══ Text segment

In one embodiment, use of a licensed signal processing software module (the licensed software) is managed by a customized browser interface. The user can download the customized browser interface from a server (e.g., a “partner server”). The partner server is typically owned by a licensed entity that has obtained distribution rights to the licensed software. The user downloads and installs the customized browser interface on his or her personal computer. When playing a local audio source (e.g., an audio file stored on the PC), the browser interface enables the licensed software so that the user can use the licensed software to provide playback enhancements to the audio file. When playing a remote file from an authorized server (i.e., from the partner server), the customized browser interface also enables the licensed software. However, when playing a remote file from an unauthorized server (i.e., from a non-partner server), the customized browser interface disables the licensed software. Thus, the customized browser interface benefits the user by allowing enhanced audio playback. The customized browser interface benefits the licensed entity by provided enhanced audio playback of audio streams from the servers managed or owned by the licensed entity. In one embodiment, the customized browser interface includes trademarks or other logos of the licensed entity, and, optionally, the licensor. The authorized servers are servers that are qualified (e.g., licensed, partnered, etc.) to provide the enhanced audio service enabled by the customized browser interface.

════
══ Record extracts

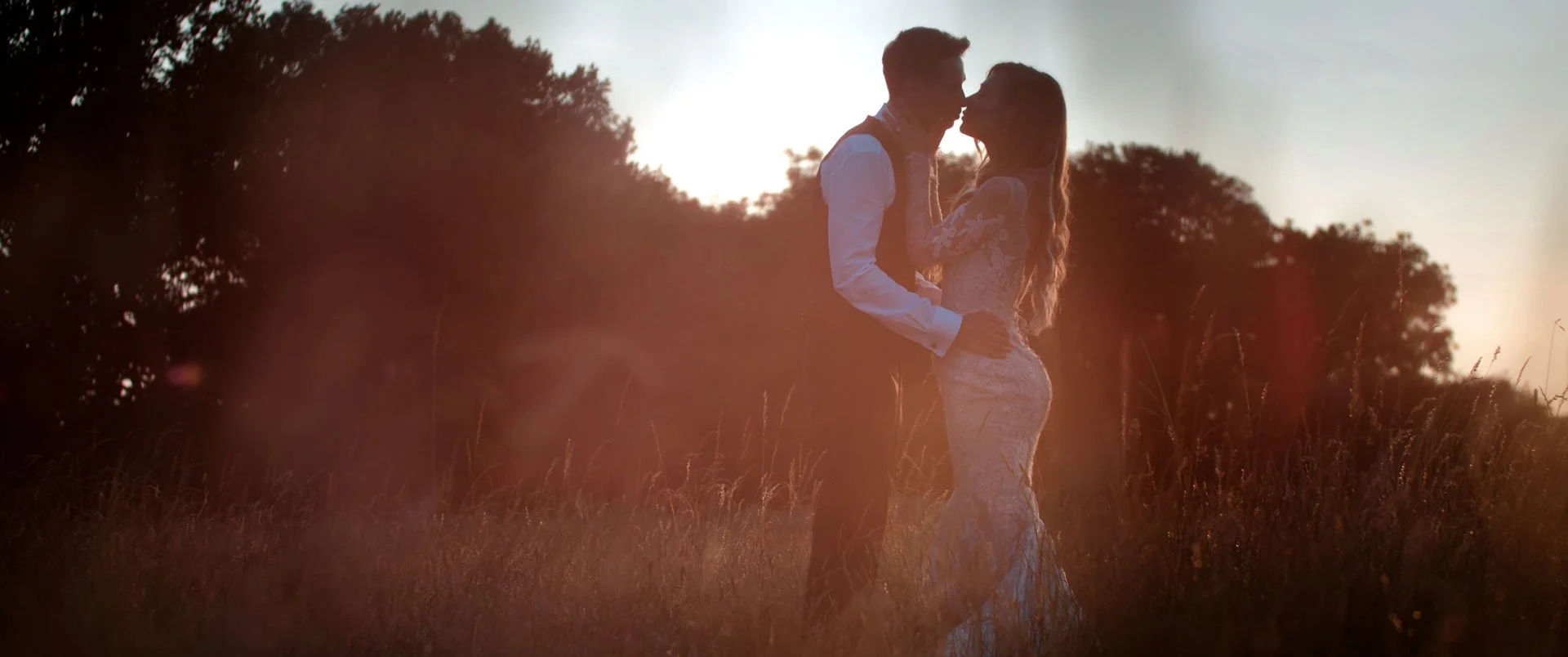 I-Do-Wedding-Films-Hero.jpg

════
══ Record extracts

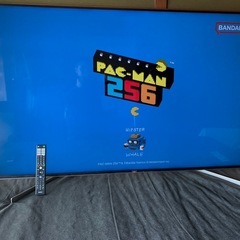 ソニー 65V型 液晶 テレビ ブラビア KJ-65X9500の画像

════

> _Task to carry out_
Resume the passage above about the customized browser interface and licensed audio software, continuing it from its final sentence.

> _Response to the task_
One embodiment includes a signal processing technique that significantly improves the image size, bass performance and dynamics of an audio system, surrounding the listener with an engaging and powerful representation of the audio performance. The sound correction system corrects for the apparent placement of the loudspeakers, the image created by the loudspeakers, and the low frequency response produced by the loudspeakers. In one embodiment, the sound correction system enhances spatial and frequency response characteristics of sound reproduced by two or more loudspeakers. The audio correction system includes an image correction module that corrects the listener-perceived vertical image of the sound reproduced by the loudspeakers, a bass enhancement module that improves the listener-perceived bass response of the loudspeakers, and an image enhancement module that enhances the listener-perceived horizontal image of the apparent sound stage.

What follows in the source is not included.